List every city or state named in the article about Kohl's coming to Willmar.

**Extracted text:**
══════
Kandi Mall owners thrilled with Kohl’s decision to come to Willmar

Kandi Mall owners thrilled with Kohl’s decision to come to Willmar

February 20, 2019

Kandi Mall owners thrilled with Kohl’s decision to come to Willmar

WILLMAR—The Kandi Mall’s southside anchor location has stood empty since 2012 when Kmart closed. For the past four years, Kohl’s has been eyeing Willmar as a possible location for a new store, according to Andy Weiner, CEO of RockStep Capital, owners of the mall.

“We are thrilled to have Kohl’s open up a 40,000-square-foot store in the former Kmart building,” Weiner said in an email to the West Central Tribune. “They believe they will have a very strong store here.”

The news that the national department store, based in Menomonee Falls, Wisconsin, was officially on its way came Tuesday during the meeting of the Willmar City Council, when Mayor Marv Calvin announced the store had taken out a building permit to do some preliminary construction work at the old Kmart site.

The work approved by the permit is to split the former Kmart into two separate spaces, with Kohl’s filling a portion of one of those.

According to a Rockstep Capital property brochure, the former Kmart space is more than 90,000 square feet.

Weiner said an opening date has not been set, but it is hoped the store will open sometime this year.

“It will be sometime in the fourth quarter of this year,” between October and December, Weiner said.
══════
**Provided material:**
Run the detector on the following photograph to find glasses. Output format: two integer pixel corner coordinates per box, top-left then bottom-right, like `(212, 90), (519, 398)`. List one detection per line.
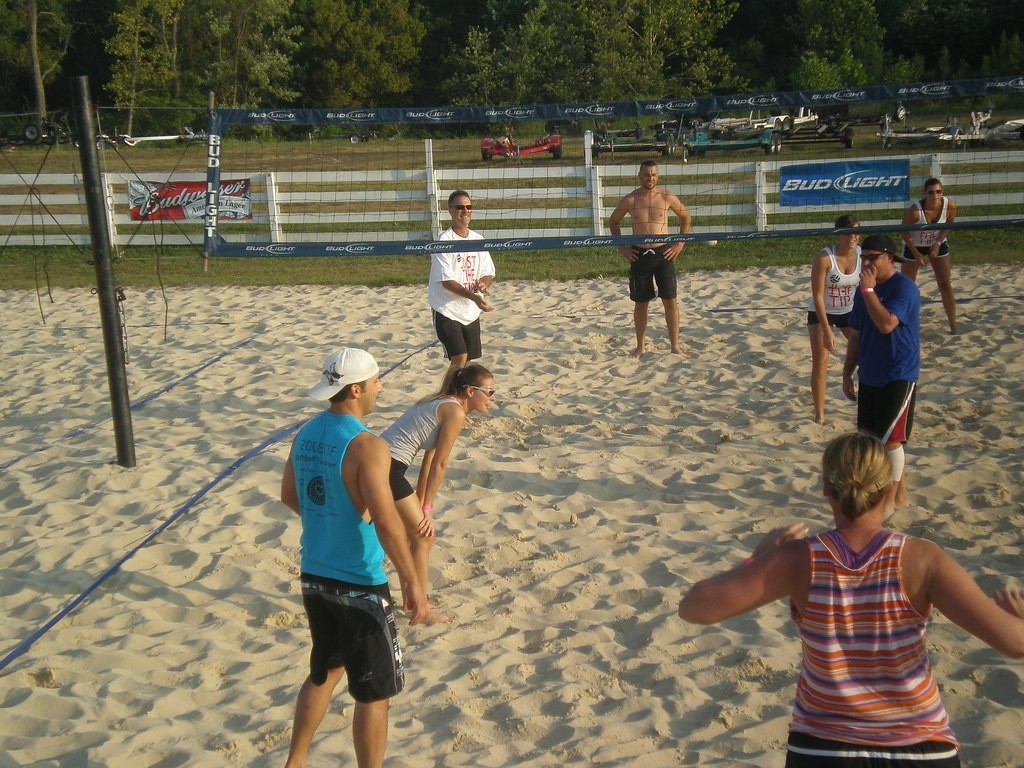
(450, 205), (473, 210)
(462, 384), (495, 397)
(860, 252), (885, 262)
(925, 189), (943, 195)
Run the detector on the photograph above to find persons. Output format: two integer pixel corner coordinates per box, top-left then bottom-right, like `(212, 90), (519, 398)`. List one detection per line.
(609, 161), (693, 359)
(427, 190), (495, 370)
(281, 347), (425, 768)
(379, 364), (496, 624)
(901, 178), (961, 336)
(807, 215), (862, 425)
(679, 432), (1024, 768)
(843, 235), (920, 521)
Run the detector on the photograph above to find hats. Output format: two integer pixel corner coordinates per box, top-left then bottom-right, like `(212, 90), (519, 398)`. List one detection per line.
(307, 348), (379, 401)
(861, 235), (909, 262)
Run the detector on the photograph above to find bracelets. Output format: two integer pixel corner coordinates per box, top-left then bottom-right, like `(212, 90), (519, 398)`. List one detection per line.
(937, 240), (941, 246)
(676, 242), (686, 246)
(422, 504), (433, 512)
(861, 288), (875, 294)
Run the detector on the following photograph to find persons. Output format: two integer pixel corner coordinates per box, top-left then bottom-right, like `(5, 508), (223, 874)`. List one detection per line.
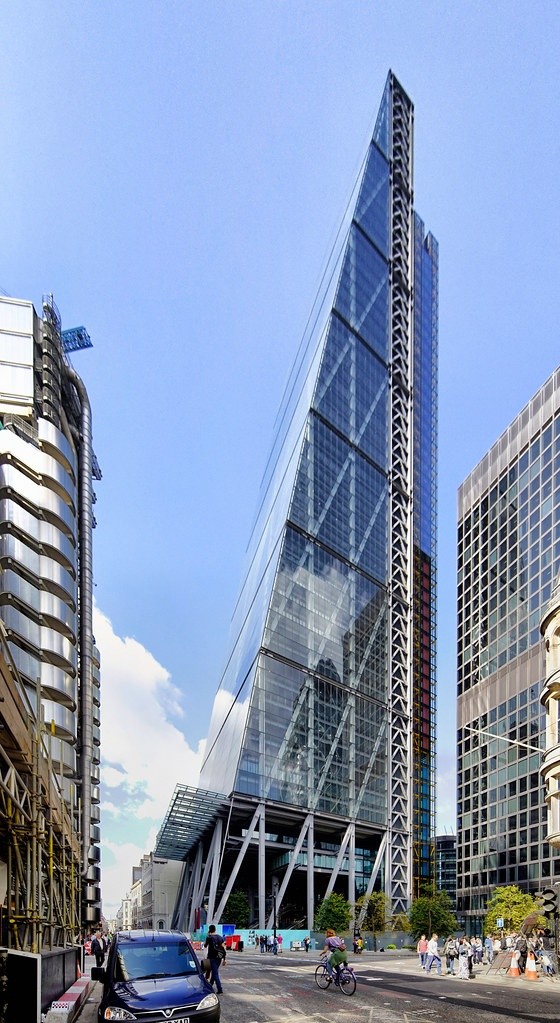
══════
**Reply to the exercise:**
Willmar, Menomonee Falls, Wisconsin